At similar meetings earlier this month, Bethel and Newry selectmen also adopted wait-and-see approaches.
The district would like to allow public access to the 2,384-acre Chapman Brook Watershed on the southern side of Barker Mountain in Newry.
In 1925, philanthropist William Bingham II of Cleveland, Ohio, gave 2,358 acres in Newry to the district's predecessor, the Bethel Water Co., with specific restrictions.
To protect the brook's purity, Bingham restricted activities such as wood harvesting only to the extent that it be used to pay taxes on the land.
However, in June 2007, a severe rainstorm destroyed the watershed, which was the district's primary water supply for Bethel for more than a century.
Recently, the Maine Department of Health and Human Services's Drinking Water Program authorized the district to use the watershed as an auxiliary or emergency backup water source, Angevine said.
The catastrophe forced the district to find a new primary water source for Bethel, which it did a few miles away.
The district maintains that because the watershed was destroyed and its water quality no longer is as pure as it was in Bingham's time, they should be able to amend the deed trust to harvest more timber than allowed.
"There's roughly a million dollars worth of standing timber in there and the trust limits them to a $4,000 timber harvest, and the Bethel Water District wants to take $20,000 worth of timber out," state Rep. Jarrod S. Crockett, R-Bethel, said after the meeting.
Water District trustees asked Crockett to submit a bill to the Legislature to facilitate the amendments on behalf of Bethel residents. Crockett said he had submitted the title, but had yet to draft the language.
Angevine said the trustees discussed the district's position on the bill and decided to vote on any changes to it at the next scheduled trustees meeting.
However, Crockett said he decided to withdraw the bill, but didn't elaborate.
The district wants to use proceeds from the timber harvest to install new pipe across the Androscoggin River to provide West Bethel residents with good-quality water rather than increasing taxes or water-rate fees for Bethel residents.

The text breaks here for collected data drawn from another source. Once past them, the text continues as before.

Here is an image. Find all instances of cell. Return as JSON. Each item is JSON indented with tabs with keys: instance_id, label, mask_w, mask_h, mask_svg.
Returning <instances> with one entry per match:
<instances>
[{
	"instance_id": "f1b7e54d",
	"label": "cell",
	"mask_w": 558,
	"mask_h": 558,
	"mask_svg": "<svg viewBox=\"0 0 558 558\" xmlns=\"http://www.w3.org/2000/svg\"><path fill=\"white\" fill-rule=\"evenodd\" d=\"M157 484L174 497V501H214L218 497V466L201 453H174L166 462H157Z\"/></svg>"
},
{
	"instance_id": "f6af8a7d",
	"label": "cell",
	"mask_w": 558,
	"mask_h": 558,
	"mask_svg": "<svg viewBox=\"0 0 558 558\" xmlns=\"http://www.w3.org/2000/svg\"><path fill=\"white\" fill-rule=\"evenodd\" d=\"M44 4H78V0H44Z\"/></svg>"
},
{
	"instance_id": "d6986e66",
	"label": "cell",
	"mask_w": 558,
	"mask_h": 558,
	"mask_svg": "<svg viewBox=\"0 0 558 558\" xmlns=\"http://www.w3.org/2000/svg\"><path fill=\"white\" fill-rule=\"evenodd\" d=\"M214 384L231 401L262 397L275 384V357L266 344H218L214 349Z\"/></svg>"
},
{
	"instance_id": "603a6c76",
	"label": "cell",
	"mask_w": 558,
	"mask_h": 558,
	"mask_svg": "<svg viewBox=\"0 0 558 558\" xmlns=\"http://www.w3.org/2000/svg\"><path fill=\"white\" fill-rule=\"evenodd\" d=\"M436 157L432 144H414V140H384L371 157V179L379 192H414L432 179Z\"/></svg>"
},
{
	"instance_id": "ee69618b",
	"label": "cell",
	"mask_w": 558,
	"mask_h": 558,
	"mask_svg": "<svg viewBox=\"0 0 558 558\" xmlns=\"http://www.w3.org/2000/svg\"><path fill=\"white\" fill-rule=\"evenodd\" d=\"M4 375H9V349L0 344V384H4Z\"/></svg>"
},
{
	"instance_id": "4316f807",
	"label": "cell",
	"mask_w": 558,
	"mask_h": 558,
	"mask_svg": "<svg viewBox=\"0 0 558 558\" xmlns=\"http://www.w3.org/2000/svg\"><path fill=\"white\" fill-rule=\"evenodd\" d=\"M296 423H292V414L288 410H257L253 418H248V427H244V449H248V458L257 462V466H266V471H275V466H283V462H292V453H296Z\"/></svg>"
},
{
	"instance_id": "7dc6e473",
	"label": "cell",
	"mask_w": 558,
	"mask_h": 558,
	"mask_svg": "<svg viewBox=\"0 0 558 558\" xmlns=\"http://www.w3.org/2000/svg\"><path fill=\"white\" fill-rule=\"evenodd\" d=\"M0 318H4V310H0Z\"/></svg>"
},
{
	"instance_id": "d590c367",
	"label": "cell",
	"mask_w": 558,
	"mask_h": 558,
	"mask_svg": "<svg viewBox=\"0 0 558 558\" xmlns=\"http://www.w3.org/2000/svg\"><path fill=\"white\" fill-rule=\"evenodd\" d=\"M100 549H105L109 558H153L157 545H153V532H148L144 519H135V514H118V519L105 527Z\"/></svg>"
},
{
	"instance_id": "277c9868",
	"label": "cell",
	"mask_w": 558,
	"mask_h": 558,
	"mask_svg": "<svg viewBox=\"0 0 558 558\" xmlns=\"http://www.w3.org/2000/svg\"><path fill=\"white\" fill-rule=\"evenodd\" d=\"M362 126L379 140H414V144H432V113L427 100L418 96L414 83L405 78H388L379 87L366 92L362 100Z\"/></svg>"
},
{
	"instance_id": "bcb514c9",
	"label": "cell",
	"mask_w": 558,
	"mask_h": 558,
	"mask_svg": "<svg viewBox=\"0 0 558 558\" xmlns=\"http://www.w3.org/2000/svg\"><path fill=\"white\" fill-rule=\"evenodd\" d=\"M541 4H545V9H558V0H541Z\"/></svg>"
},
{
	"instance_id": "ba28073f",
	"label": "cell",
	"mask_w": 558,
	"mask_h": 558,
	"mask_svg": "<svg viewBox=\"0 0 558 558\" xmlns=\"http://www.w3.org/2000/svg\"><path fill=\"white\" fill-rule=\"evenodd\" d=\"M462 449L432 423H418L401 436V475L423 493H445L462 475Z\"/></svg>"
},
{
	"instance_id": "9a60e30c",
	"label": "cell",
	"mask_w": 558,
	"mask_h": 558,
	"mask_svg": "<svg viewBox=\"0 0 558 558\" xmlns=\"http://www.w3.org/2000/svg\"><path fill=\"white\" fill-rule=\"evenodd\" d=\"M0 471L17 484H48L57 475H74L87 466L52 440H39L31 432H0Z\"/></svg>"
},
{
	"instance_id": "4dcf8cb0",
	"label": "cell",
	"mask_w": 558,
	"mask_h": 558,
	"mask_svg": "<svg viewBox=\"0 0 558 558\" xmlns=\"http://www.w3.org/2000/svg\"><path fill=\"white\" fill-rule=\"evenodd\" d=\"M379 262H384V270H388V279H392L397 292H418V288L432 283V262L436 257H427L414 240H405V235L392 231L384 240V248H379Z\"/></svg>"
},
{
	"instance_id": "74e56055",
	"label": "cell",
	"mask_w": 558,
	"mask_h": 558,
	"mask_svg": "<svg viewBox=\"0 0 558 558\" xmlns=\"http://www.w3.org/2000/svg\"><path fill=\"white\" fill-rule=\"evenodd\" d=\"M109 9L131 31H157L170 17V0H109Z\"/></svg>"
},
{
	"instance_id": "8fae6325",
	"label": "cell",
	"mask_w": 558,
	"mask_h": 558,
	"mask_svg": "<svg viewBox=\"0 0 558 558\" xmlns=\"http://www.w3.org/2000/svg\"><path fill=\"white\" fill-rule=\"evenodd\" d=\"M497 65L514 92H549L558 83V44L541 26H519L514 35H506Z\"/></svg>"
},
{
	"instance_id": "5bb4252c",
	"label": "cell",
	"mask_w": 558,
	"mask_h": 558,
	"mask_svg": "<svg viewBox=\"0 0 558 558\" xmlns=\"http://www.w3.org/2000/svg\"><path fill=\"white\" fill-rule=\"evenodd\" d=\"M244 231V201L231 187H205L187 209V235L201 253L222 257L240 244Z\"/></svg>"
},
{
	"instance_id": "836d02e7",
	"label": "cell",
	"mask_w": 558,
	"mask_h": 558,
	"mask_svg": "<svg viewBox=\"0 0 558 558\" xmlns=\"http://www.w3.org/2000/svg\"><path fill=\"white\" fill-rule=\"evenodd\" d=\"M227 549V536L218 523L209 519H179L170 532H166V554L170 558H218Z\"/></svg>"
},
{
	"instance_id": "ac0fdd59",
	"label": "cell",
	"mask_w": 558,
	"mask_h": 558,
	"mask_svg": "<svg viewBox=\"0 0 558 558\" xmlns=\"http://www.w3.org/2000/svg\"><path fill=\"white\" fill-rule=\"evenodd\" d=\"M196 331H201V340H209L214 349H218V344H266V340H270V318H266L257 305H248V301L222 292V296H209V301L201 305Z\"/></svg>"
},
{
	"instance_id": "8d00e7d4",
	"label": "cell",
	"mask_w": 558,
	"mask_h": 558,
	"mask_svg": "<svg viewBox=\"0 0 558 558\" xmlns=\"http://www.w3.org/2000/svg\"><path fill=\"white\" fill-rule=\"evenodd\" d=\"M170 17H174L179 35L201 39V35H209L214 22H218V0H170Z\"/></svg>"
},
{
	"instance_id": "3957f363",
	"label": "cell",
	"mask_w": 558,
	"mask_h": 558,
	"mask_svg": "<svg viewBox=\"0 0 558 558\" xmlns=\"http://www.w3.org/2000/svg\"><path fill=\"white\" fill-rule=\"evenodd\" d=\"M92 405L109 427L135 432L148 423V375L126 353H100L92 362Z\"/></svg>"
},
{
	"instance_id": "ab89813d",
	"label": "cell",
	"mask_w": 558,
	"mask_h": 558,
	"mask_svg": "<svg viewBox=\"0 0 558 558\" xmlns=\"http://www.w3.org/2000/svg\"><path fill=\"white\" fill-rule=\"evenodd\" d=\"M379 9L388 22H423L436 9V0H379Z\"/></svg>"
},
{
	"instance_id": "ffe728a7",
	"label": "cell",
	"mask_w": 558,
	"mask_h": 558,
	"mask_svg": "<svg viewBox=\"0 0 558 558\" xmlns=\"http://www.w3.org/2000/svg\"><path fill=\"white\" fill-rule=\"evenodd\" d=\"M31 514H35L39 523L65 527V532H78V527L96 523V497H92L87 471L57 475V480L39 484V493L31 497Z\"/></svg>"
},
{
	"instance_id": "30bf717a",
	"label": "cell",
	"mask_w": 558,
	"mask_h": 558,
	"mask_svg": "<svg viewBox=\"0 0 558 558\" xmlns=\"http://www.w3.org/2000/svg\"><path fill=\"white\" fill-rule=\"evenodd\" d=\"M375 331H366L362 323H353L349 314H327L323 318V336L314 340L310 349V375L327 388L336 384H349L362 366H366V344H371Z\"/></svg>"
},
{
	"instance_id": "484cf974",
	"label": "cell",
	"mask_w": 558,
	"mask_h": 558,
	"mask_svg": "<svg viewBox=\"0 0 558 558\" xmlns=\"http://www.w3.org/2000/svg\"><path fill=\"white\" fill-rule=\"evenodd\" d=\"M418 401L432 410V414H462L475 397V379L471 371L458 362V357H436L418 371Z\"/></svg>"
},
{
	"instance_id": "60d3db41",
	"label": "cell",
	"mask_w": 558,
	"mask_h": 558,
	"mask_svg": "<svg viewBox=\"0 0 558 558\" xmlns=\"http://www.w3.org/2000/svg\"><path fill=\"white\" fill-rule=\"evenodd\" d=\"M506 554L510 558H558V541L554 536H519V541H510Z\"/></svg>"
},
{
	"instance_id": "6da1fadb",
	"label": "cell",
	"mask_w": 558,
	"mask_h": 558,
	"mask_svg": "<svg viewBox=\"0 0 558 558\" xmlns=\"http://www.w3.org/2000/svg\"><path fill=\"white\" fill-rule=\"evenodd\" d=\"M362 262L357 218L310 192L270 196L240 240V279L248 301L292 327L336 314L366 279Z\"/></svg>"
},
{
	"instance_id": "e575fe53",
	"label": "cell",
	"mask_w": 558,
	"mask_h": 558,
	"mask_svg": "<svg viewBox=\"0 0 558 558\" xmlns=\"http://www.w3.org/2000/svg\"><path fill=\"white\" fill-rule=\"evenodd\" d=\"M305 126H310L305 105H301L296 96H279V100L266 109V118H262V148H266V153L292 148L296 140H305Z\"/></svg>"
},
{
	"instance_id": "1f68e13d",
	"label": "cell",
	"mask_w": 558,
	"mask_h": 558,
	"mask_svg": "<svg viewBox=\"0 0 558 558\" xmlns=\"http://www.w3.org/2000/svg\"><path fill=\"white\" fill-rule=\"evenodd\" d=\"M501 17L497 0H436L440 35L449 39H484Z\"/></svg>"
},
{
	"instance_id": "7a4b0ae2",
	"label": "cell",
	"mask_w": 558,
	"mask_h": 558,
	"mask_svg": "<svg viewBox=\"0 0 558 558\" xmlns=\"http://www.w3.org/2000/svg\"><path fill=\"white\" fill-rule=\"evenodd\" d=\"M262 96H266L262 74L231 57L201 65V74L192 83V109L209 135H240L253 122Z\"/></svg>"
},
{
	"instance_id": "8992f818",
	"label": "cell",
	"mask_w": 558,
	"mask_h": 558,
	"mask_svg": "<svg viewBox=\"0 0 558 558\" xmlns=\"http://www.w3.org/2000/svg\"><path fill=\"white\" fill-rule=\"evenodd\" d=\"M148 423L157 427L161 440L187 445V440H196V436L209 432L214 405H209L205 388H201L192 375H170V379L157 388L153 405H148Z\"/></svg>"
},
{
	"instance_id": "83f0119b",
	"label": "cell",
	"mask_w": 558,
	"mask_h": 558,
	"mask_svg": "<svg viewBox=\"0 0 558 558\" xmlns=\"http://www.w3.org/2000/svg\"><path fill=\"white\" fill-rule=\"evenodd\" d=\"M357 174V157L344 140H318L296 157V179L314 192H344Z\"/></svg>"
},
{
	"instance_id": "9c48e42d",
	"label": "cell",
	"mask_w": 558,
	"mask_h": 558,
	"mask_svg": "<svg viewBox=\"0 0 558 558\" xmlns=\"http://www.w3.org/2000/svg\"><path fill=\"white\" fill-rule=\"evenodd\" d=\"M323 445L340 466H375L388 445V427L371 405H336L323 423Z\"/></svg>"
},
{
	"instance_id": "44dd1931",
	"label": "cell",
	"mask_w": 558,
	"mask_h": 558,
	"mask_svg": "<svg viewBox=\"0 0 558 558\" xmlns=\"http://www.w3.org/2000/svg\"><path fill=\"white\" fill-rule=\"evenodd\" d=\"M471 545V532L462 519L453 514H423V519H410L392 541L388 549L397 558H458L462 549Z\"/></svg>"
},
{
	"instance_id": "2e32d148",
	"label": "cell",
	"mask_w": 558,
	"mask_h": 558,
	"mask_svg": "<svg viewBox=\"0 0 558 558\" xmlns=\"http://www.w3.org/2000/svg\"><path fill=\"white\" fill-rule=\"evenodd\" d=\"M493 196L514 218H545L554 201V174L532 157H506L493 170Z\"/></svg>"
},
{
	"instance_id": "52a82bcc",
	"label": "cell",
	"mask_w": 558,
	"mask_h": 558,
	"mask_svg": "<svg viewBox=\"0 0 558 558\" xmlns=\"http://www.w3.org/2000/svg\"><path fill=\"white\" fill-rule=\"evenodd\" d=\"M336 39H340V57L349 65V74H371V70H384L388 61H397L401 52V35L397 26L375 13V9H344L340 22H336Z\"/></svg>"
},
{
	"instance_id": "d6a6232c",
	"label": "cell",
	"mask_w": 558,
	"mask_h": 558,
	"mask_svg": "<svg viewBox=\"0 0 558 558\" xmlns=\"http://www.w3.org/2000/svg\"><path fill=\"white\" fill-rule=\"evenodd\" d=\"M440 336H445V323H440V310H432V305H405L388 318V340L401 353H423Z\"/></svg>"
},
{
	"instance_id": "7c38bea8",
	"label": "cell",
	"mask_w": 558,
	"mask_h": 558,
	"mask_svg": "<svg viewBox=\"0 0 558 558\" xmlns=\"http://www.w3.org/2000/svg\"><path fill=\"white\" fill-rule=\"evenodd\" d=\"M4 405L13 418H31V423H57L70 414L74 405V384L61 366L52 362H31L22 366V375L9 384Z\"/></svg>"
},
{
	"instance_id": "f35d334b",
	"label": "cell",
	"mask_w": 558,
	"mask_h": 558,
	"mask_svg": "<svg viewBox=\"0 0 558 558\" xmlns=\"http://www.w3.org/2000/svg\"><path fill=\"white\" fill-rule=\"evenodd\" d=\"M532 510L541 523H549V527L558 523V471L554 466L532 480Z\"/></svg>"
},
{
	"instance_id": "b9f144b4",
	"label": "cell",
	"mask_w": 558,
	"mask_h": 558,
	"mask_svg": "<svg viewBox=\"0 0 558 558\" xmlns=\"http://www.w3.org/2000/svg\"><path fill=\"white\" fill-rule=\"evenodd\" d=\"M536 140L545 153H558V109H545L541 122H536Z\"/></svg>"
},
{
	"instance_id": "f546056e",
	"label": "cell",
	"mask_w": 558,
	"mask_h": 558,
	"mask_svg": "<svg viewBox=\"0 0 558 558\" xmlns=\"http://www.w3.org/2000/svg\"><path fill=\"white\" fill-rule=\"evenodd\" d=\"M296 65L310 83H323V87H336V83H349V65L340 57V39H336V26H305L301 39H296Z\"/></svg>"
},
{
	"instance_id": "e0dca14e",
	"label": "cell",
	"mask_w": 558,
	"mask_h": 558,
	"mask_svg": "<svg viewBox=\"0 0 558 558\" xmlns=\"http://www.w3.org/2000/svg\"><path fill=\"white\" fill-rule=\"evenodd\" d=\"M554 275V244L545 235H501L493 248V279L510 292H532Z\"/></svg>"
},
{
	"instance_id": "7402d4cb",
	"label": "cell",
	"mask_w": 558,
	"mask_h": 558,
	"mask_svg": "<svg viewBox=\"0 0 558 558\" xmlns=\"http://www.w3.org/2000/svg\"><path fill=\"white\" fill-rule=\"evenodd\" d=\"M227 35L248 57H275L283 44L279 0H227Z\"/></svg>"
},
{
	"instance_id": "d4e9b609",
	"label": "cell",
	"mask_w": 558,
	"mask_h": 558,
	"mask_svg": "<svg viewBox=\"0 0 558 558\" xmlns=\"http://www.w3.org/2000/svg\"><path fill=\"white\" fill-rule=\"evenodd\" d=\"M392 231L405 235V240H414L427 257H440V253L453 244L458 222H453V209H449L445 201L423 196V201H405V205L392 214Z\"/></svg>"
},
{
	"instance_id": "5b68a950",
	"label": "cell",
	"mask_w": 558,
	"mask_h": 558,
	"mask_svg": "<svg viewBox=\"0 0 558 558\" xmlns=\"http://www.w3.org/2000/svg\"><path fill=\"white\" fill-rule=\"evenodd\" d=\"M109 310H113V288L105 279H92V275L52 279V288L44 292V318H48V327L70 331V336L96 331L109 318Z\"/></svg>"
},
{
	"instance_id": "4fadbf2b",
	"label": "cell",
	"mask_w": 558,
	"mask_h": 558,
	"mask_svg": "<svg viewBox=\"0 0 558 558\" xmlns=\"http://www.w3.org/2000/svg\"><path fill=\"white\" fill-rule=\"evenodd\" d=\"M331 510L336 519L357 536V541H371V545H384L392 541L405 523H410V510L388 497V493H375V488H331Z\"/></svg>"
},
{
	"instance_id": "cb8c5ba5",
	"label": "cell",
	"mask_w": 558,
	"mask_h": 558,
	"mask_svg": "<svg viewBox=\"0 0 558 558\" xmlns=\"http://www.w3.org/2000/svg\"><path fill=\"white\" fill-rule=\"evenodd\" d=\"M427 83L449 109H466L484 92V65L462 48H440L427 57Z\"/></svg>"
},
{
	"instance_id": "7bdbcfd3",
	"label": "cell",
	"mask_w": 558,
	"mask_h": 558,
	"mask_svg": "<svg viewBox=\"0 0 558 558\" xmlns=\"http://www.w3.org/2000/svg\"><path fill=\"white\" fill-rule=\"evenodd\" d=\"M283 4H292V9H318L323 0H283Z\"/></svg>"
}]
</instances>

"That is important to me," Crockett said of the district's goal, "because they want to put in pipe for water to West Bethel without fee or tax increases to Bethel. The public access thing is just cream on top of it."
Crockett said opening the watershed to public access would be good for tourism. He said he would work with the attorney general for a better interpretation of Bingham's deed.
"I'm really pleased with the Bethel Water District's transparent approach to this, and I'm still going to fight for public access to these lands," Crockett said. "Eco-tourism and putting trails in the area are good things for our community."